- Exercise:
Set down all of the data again, character for character.

——————

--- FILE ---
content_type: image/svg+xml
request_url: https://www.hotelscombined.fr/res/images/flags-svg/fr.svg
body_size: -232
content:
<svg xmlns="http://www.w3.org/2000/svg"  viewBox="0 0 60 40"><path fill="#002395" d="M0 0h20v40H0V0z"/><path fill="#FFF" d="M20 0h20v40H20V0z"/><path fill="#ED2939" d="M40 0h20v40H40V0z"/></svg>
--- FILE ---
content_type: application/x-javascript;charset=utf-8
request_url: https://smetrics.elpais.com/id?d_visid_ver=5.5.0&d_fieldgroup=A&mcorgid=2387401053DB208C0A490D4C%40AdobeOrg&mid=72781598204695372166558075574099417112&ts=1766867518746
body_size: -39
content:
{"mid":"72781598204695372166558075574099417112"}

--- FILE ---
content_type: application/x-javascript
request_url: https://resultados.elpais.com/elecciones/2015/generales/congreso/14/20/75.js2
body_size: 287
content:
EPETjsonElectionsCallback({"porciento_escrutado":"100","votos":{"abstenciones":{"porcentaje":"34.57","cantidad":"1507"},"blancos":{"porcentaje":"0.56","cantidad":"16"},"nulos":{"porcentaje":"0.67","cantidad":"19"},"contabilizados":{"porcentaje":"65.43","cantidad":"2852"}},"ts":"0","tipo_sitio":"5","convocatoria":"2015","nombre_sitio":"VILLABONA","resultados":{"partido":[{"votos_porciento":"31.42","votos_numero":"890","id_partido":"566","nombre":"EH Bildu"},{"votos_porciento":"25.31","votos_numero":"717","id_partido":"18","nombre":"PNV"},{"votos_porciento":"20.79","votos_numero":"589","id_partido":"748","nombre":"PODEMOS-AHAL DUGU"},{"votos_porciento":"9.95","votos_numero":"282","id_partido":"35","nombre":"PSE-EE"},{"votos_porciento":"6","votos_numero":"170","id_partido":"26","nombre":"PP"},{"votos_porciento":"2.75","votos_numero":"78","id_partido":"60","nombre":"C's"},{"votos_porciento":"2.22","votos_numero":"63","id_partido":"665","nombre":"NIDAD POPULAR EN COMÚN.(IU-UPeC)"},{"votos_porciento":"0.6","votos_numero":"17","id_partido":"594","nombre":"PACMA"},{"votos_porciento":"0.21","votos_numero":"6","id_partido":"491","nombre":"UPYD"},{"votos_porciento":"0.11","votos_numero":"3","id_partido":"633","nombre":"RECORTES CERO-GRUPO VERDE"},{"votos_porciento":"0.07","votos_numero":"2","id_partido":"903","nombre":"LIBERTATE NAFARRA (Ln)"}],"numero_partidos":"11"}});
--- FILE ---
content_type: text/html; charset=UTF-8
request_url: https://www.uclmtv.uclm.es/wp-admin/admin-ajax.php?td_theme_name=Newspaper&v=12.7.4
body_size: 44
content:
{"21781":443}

——————

- Answer section:
--- FILE ---
content_type: image/svg+xml
request_url: https://www.hotelscombined.fr/res/images/flags-svg/fr.svg
body_size: -232
content:
<svg xmlns="http://www.w3.org/2000/svg"  viewBox="0 0 60 40"><path fill="#002395" d="M0 0h20v40H0V0z"/><path fill="#FFF" d="M20 0h20v40H20V0z"/><path fill="#ED2939" d="M40 0h20v40H40V0z"/></svg>
--- FILE ---
content_type: application/x-javascript;charset=utf-8
request_url: https://smetrics.elpais.com/id?d_visid_ver=5.5.0&d_fieldgroup=A&mcorgid=2387401053DB208C0A490D4C%40AdobeOrg&mid=72781598204695372166558075574099417112&ts=1766867518746
body_size: -39
content:
{"mid":"72781598204695372166558075574099417112"}

--- FILE ---
content_type: application/x-javascript
request_url: https://resultados.elpais.com/elecciones/2015/generales/congreso/14/20/75.js2
body_size: 287
content:
EPETjsonElectionsCallback({"porciento_escrutado":"100","votos":{"abstenciones":{"porcentaje":"34.57","cantidad":"1507"},"blancos":{"porcentaje":"0.56","cantidad":"16"},"nulos":{"porcentaje":"0.67","cantidad":"19"},"contabilizados":{"porcentaje":"65.43","cantidad":"2852"}},"ts":"0","tipo_sitio":"5","convocatoria":"2015","nombre_sitio":"VILLABONA","resultados":{"partido":[{"votos_porciento":"31.42","votos_numero":"890","id_partido":"566","nombre":"EH Bildu"},{"votos_porciento":"25.31","votos_numero":"717","id_partido":"18","nombre":"PNV"},{"votos_porciento":"20.79","votos_numero":"589","id_partido":"748","nombre":"PODEMOS-AHAL DUGU"},{"votos_porciento":"9.95","votos_numero":"282","id_partido":"35","nombre":"PSE-EE"},{"votos_porciento":"6","votos_numero":"170","id_partido":"26","nombre":"PP"},{"votos_porciento":"2.75","votos_numero":"78","id_partido":"60","nombre":"C's"},{"votos_porciento":"2.22","votos_numero":"63","id_partido":"665","nombre":"NIDAD POPULAR EN COMÚN.(IU-UPeC)"},{"votos_porciento":"0.6","votos_numero":"17","id_partido":"594","nombre":"PACMA"},{"votos_porciento":"0.21","votos_numero":"6","id_partido":"491","nombre":"UPYD"},{"votos_porciento":"0.11","votos_numero":"3","id_partido":"633","nombre":"RECORTES CERO-GRUPO VERDE"},{"votos_porciento":"0.07","votos_numero":"2","id_partido":"903","nombre":"LIBERTATE NAFARRA (Ln)"}],"numero_partidos":"11"}});
--- FILE ---
content_type: text/html; charset=UTF-8
request_url: https://www.uclmtv.uclm.es/wp-admin/admin-ajax.php?td_theme_name=Newspaper&v=12.7.4
body_size: 44
content:
{"21781":443}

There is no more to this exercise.